Wednesday, May 25, 2016

Blood Oil and free markets

In last week's episode of EconTalk, Russ Robert's interviewed Leif Wenar on his new book, Blood Oil, about the impact of resource trade with tyrants and despots. Wenar argues that the current trade in natural resources, particularly oil, is not a true free-market economy because free markets depend on values such as private property. As Wenar points out, if I took over a corner gas station by force no one would suggest that I had the right to then sell the oil owned by that corner station because I don't actually own those resources. When we trade for natural resources with nations run by despots who separate their state's resources from their citizens--Saudi Arabia, Russia and Equatorial Guinea receive some analysis in the interview as different ways of doing the same thing--we are engaging in an unjust system which rewards pirates who steal resources from their rightful owners and corrupt the market.
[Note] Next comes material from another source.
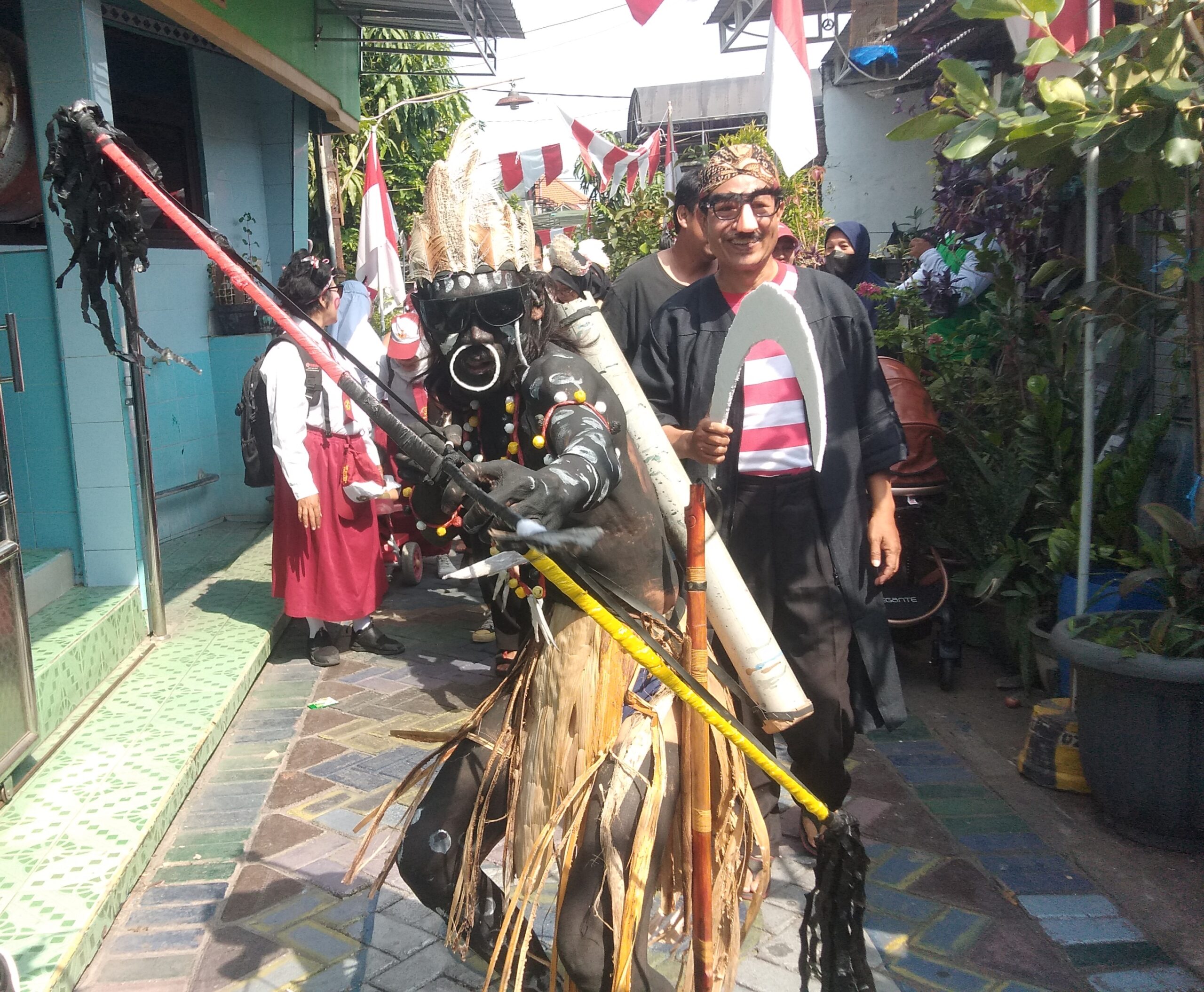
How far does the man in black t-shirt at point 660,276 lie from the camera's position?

Robert's is deeply impacted by Wenar's argument, but brings up concerns about both Wenar's somewhat interventionist-sounding plea that the government ban trade with such despots, pointing out that the criteria for a despot are somewhat subjective: why should we attack Equatorial Guinea's leader's savage exploitation of oil while ignoring China's more mild exploitation of labor? Wenar's main argument is that, while labor exploitation is bad, natural resources present something of a unique case. His arguments for this are good, but I would suggest a couple of critiques of both Wenar's solutions, and Robert's concerns:

First, I'd recommend that, rather than seeking to establish an objective criteria for how much despotism is too much despotism (at which point government sanctions need to take over), we would be wiser to mandate transparency: let the public know what they're buying (i.e. gas stations post what percentage of their oil is purchased from what market - Wenar intends to begin posting such data to his website in the near future).

Second, and this plays into the first answer: we need to acknowledge that there is a spectrum between despotism and ideal economic freedom: Robert's point about how to decide that Equatorial Guinea is too despotic but China is okay can be extrapolated to point out that the US isn't perfect in economic freedom, but it's a lot better than Equatorial Guinea. We need to avoid making the perfect the enemy of the good: by not regulating the outcome but requiring transparency from merchants the public can exercise subjective judgement about how much encroachment is too much, and the market can work against truly despotic situations like Saudi Arabia and Equatorial Guinea while exercising more caution in our treatment of China or the US.